_REQUIRED WORK:_
Reproduce each of the following entries word for word.

_DATASET ROWS:_
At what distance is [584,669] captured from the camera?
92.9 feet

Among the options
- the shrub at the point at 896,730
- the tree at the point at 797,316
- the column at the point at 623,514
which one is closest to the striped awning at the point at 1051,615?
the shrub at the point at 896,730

_ANSWER TO THE TASK:_
At what distance is [584,669] captured from the camera?
92.9 feet

Among the options
- the shrub at the point at 896,730
- the tree at the point at 797,316
- the column at the point at 623,514
which one is closest to the striped awning at the point at 1051,615?
the shrub at the point at 896,730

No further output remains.